Copy the material below word for word, starting at the line that contains "Sorted by camera" and ending at the line that contains "2. the tree foliage at point 521,51".

Provided data =>
▶
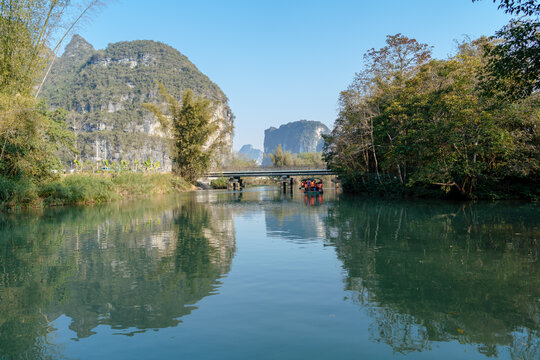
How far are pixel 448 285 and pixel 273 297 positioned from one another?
2.85 meters

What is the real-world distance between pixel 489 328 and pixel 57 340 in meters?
4.96

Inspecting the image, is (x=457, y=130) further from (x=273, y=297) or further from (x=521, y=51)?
(x=273, y=297)

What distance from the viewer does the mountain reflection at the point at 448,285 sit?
424 cm

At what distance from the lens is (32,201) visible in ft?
73.6

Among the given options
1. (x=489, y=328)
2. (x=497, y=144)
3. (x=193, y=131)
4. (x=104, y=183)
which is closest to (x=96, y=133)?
(x=193, y=131)

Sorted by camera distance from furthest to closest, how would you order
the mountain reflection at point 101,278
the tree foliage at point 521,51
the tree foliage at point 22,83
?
1. the tree foliage at point 22,83
2. the tree foliage at point 521,51
3. the mountain reflection at point 101,278

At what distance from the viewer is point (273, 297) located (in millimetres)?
5746

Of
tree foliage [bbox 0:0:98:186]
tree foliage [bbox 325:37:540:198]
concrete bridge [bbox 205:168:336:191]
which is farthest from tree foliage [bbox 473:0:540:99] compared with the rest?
concrete bridge [bbox 205:168:336:191]

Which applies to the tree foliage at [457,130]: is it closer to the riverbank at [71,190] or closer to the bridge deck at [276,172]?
the riverbank at [71,190]

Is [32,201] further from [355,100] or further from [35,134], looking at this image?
[355,100]

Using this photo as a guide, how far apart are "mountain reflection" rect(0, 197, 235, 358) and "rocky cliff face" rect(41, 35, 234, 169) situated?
5060 inches

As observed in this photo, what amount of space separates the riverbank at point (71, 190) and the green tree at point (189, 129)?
◀
Task answer =>
Sorted by camera distance from furthest to closest, how would you order
the mountain reflection at point 101,278
the tree foliage at point 521,51
the tree foliage at point 22,83
?
1. the tree foliage at point 22,83
2. the tree foliage at point 521,51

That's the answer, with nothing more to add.